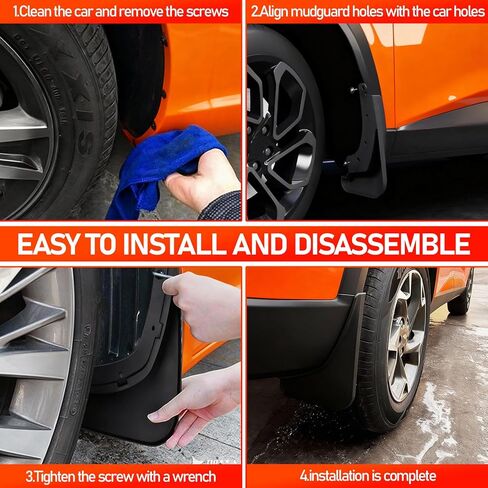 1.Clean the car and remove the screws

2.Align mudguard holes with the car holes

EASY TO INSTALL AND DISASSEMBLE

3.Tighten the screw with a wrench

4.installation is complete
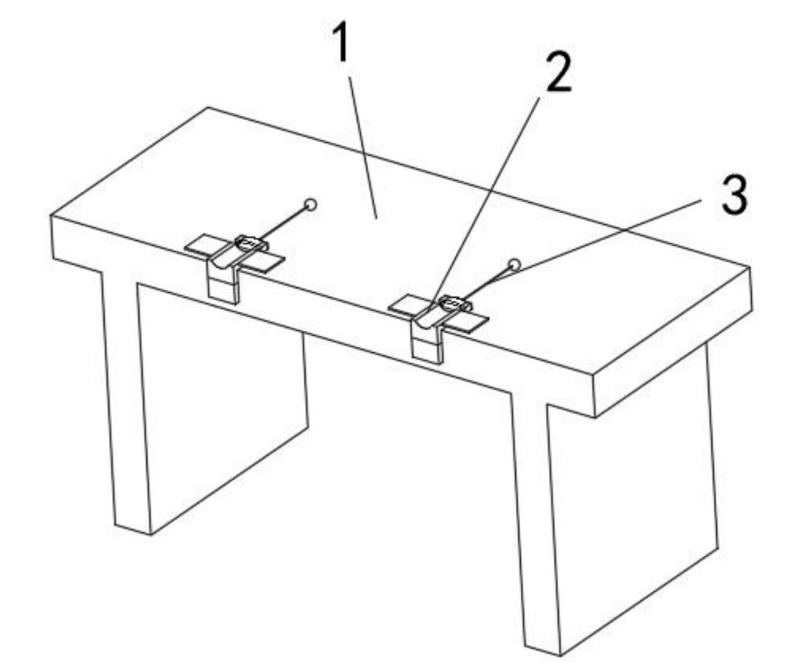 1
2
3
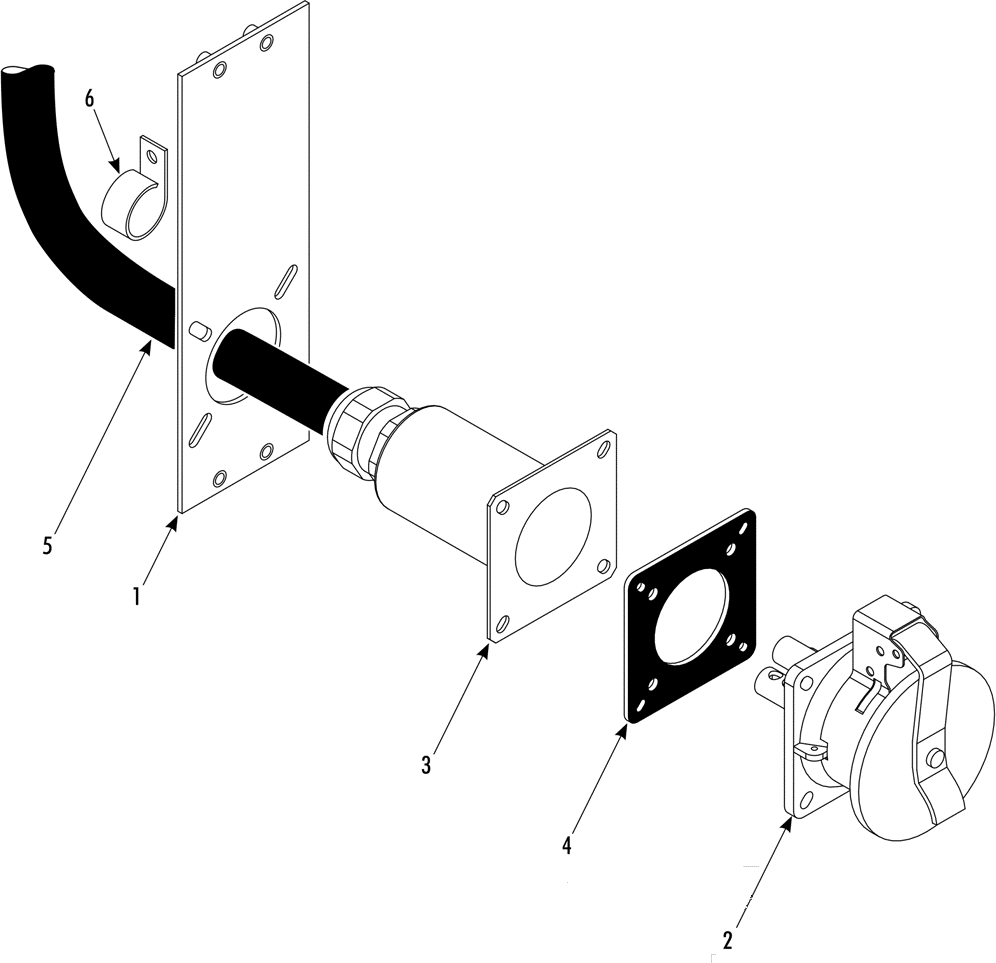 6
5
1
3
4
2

+ + + + + + +

What is expected
Leaving aside the images, write out every entry above exactly.

Answer to the problem
 1.Clean the car and remove the screws

2.Align mudguard holes with the car holes

EASY TO INSTALL AND DISASSEMBLE

3.Tighten the screw with a wrench

4.installation is complete
 1
2
3
 6
5
1
3
4
2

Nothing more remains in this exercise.